▶ [SHORT TASK]: Please swap every "crucifix" in the items below for "cross" and keep all other text unchanged. Leave the pictures out of your answer.

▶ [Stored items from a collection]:

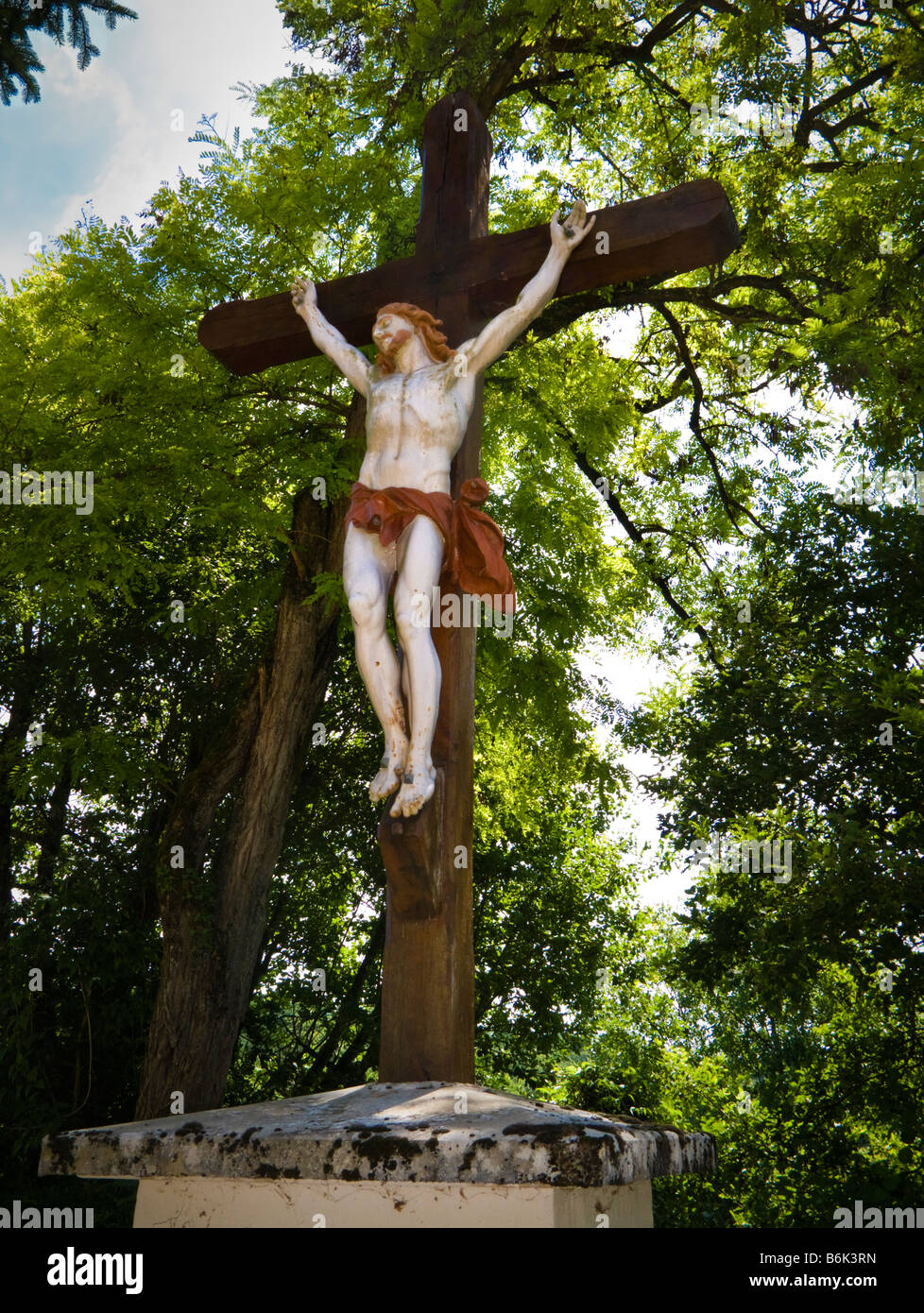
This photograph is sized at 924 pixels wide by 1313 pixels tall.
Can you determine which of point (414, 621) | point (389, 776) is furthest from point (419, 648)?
point (389, 776)

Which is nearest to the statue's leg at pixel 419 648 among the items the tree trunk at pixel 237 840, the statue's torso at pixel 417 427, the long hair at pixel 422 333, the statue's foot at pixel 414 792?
the statue's foot at pixel 414 792

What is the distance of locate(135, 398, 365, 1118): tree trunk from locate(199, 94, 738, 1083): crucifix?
8.17 ft

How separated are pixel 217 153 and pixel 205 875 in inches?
192

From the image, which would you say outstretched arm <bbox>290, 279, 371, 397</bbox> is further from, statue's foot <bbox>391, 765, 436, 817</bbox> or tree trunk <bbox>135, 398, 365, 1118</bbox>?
tree trunk <bbox>135, 398, 365, 1118</bbox>

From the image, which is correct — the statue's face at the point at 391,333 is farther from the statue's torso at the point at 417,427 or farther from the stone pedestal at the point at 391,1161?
the stone pedestal at the point at 391,1161

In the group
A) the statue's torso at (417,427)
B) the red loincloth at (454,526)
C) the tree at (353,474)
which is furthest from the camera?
the tree at (353,474)

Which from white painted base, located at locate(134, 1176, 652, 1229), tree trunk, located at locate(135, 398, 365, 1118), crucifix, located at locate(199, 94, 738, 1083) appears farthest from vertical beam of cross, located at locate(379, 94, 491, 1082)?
tree trunk, located at locate(135, 398, 365, 1118)

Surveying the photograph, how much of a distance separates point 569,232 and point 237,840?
15.9 ft

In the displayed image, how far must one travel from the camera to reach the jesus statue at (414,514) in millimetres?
3521

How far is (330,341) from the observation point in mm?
4426

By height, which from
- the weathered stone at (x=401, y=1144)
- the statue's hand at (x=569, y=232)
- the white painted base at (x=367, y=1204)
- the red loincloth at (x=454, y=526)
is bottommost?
the white painted base at (x=367, y=1204)

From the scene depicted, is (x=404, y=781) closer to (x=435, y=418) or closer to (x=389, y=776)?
(x=389, y=776)

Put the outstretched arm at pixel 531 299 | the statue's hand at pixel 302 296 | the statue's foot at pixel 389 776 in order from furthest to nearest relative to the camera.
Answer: the statue's hand at pixel 302 296 < the outstretched arm at pixel 531 299 < the statue's foot at pixel 389 776

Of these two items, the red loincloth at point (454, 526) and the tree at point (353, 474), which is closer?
the red loincloth at point (454, 526)
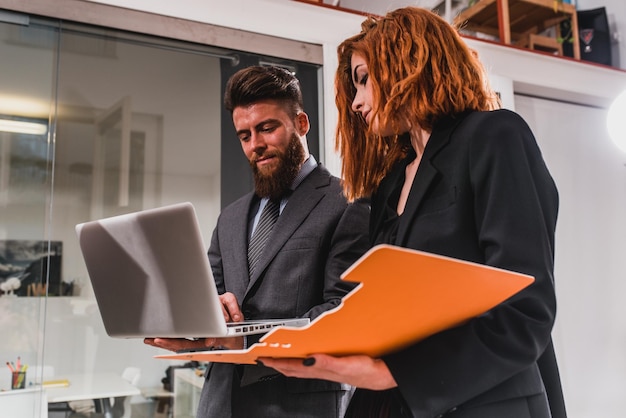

▶ [TASK RESPONSE]:
This photograph is sized at 924 pixels wide by 1313 pixels tall.
Can you determine which of point (414, 621) | point (389, 776) is furthest from point (419, 648)?
point (389, 776)

Which is nearest to the statue's leg at pixel 419 648 among the items the tree trunk at pixel 237 840, the statue's torso at pixel 417 427, the long hair at pixel 422 333, the statue's foot at pixel 414 792?
the statue's foot at pixel 414 792

What is the distance of locate(135, 398, 365, 1118): tree trunk from locate(199, 94, 738, 1083): cross?
8.17 ft

How separated are pixel 217 153 and pixel 205 875 in inches?
192

From the image, which would you say outstretched arm <bbox>290, 279, 371, 397</bbox> is further from, statue's foot <bbox>391, 765, 436, 817</bbox> or tree trunk <bbox>135, 398, 365, 1118</bbox>?
tree trunk <bbox>135, 398, 365, 1118</bbox>

From the image, which is correct — the statue's face at the point at 391,333 is farther from the statue's torso at the point at 417,427 or farther from the stone pedestal at the point at 391,1161?
the stone pedestal at the point at 391,1161

In the group
A) the statue's torso at (417,427)
B) the red loincloth at (454,526)
C) the tree at (353,474)
which is furthest from the camera?
the tree at (353,474)

Which from white painted base, located at locate(134, 1176, 652, 1229), tree trunk, located at locate(135, 398, 365, 1118), cross, located at locate(199, 94, 738, 1083) appears farthest from vertical beam of cross, located at locate(379, 94, 491, 1082)?
tree trunk, located at locate(135, 398, 365, 1118)

Surveying the photograph, how much of a distance separates point 569,232 and point 237,840?
15.9 ft

In the displayed image, how far must one travel from the camera to reach the jesus statue at (414,514) in millimetres?
3521

How far is (330,341) from the observation point in mm?
4426

By height, which from
- the weathered stone at (x=401, y=1144)
- the statue's hand at (x=569, y=232)
- the white painted base at (x=367, y=1204)
- the red loincloth at (x=454, y=526)
is bottommost?
the white painted base at (x=367, y=1204)

From the scene depicted, is (x=404, y=781) closer to (x=435, y=418) or closer to (x=389, y=776)?
(x=389, y=776)

Put the outstretched arm at pixel 531 299 | the statue's hand at pixel 302 296 | the statue's foot at pixel 389 776 in order from furthest to nearest relative to the camera.
Answer: the statue's hand at pixel 302 296 < the outstretched arm at pixel 531 299 < the statue's foot at pixel 389 776

Of these two items, the red loincloth at point (454, 526) and the tree at point (353, 474), which is closer?
the red loincloth at point (454, 526)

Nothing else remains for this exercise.